One Thing To Consider Before Buying Sacgasco Limited (ASX:SGC)

If you are looking to invest in Sacgasco Limited’s (ASX:SGC), or currently own the stock, then you need to understand its beta in order to understand how it can affect the risk of your portfolio. Every stock in the market is exposed to market risk, which arises from macroeconomic factors such as economic growth and geo-political tussles just to name a few. This is measured by its beta. Not all stocks are expose to the same level of market risk, and the broad market index represents a beta value of one. A stock with a beta greater than one is considered more sensitive to market-wide shocks compared to a stock that trades below the value of one.

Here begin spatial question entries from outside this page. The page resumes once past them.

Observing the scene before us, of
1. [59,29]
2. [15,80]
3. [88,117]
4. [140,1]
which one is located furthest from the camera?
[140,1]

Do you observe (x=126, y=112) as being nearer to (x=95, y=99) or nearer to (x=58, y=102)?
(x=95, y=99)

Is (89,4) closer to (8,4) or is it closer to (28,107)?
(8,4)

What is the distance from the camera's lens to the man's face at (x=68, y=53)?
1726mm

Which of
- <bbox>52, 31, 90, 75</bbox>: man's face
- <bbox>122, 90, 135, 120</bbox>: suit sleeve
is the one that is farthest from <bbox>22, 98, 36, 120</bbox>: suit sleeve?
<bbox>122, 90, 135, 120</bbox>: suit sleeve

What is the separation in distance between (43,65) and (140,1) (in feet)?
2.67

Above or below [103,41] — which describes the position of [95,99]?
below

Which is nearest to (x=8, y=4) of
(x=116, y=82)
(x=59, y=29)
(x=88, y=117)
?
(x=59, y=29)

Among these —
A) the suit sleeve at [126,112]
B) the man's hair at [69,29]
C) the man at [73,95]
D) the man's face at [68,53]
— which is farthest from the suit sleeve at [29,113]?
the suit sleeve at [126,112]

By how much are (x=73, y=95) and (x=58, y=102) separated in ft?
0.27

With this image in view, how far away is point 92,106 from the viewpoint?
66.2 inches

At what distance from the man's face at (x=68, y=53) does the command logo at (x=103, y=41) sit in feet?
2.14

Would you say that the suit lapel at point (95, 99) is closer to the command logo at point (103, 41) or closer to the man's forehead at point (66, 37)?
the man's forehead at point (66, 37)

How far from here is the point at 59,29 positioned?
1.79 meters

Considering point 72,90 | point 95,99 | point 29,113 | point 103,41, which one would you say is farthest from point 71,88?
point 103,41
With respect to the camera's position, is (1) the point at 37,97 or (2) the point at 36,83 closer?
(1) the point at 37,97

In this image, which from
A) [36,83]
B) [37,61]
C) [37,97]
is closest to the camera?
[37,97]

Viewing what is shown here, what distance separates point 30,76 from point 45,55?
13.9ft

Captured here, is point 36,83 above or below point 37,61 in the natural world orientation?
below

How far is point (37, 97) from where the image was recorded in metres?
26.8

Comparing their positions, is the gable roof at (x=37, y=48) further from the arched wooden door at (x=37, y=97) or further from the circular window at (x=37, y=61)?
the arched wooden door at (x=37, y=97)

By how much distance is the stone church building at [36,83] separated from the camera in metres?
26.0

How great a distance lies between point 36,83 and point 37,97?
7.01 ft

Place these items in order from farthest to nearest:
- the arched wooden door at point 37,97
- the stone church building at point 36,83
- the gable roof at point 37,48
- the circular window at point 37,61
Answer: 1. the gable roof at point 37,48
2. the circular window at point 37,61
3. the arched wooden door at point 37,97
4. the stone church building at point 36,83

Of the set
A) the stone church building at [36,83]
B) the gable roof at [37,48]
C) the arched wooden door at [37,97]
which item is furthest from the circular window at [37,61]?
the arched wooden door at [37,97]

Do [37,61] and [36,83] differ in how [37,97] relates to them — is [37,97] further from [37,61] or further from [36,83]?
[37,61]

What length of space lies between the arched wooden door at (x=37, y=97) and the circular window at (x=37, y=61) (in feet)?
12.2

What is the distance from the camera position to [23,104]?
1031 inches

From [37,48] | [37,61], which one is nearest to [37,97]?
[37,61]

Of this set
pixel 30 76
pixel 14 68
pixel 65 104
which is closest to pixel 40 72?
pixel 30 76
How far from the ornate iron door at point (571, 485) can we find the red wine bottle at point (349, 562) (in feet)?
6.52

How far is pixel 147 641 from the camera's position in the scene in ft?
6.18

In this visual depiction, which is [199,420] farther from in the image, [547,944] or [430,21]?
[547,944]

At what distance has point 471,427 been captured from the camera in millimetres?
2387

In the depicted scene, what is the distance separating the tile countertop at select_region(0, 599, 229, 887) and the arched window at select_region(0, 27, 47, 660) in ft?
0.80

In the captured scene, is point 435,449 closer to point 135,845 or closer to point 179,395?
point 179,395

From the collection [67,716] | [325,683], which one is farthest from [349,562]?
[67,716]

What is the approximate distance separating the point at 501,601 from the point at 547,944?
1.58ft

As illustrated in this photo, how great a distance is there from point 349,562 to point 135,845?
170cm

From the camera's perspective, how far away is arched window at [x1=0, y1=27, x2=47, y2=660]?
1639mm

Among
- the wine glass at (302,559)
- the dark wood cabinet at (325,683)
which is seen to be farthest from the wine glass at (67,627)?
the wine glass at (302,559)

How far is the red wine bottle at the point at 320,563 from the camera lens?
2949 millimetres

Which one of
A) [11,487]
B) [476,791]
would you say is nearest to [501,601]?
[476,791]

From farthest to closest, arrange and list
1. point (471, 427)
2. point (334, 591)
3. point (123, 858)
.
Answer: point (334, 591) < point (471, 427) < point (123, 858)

Check out our latest analysis for Sacgasco

What is SGC’s market risk?

Sacgasco’s beta of 0.49 indicates that the company is less volatile relative to the diversified market portfolio. The stock will exhibit muted movements in both the downside and upside, in response to changing economic conditions, whereas the general market may move by a lot more. SGC’s beta indicates it is a stock that investors may find valuable if they want to reduce the overall market risk exposure of their stock portfolio.

Could SGC’s size and industry cause it to be more volatile?

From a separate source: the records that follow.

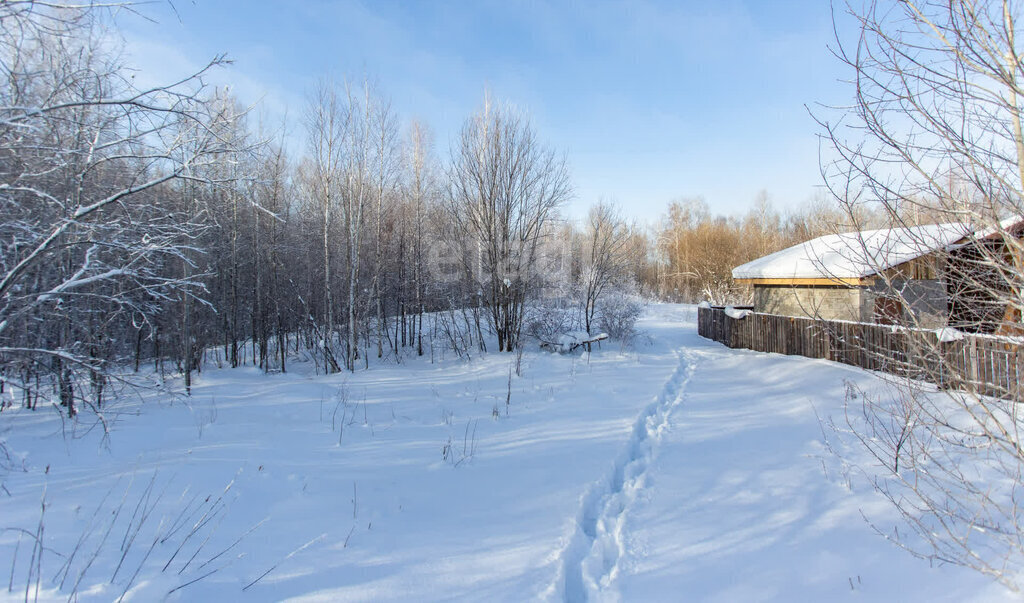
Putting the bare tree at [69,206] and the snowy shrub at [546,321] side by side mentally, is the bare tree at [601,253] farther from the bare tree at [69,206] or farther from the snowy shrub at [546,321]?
the bare tree at [69,206]

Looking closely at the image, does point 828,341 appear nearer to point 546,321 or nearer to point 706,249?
point 546,321

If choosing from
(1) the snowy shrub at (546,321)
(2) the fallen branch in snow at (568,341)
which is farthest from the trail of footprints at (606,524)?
(1) the snowy shrub at (546,321)

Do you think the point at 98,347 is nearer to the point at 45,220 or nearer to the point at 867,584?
the point at 45,220

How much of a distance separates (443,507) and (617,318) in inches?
484

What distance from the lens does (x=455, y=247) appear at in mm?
13531

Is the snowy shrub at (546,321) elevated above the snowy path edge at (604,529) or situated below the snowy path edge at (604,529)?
above

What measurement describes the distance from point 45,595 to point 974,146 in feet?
17.1

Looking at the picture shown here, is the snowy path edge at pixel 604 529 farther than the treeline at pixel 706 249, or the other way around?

A market capitalisation of AU$18.60M puts SGC in the category of small-cap stocks, which tends to possess higher beta than larger companies. Moreover, SGC’s industry, oil and gas, is considered to be cyclical, which means it is more volatile than the market over the economic cycle. Therefore, investors may expect high beta associated with small companies, as well as those operating in the oil and gas industry, relative to those more well-established firms in a more defensive industry. This is an interesting conclusion, since both SGC’s size and industry indicates the stock should have a higher beta than it currently has. A potential driver of this variance can be a fundamental factor, which we will take a look at next.

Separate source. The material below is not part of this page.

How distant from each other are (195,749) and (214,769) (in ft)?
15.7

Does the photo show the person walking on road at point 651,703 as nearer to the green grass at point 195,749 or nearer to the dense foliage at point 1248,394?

ASX:SGC Income Statement Mar 3rd 18
ASX:SGC Income Statement Mar 3rd 18

How SGC’s assets could affect its beta

An asset-heavy company tends to have a higher beta because the risk associated with running fixed assets during a downturn is highly expensive. I test SGC’s ratio of fixed assets to total assets in order to determine how high the risk is associated with this type of constraint. Considering fixed assets is virtually non-existent in SGC’s operations, it has low dependency on fixed costs to generate revenue. As a result, the company may be less volatile relative to broad market movements, compared to a company of similar size but higher proportion of fixed assets. This is consistent with is current beta value which also indicates low volatility.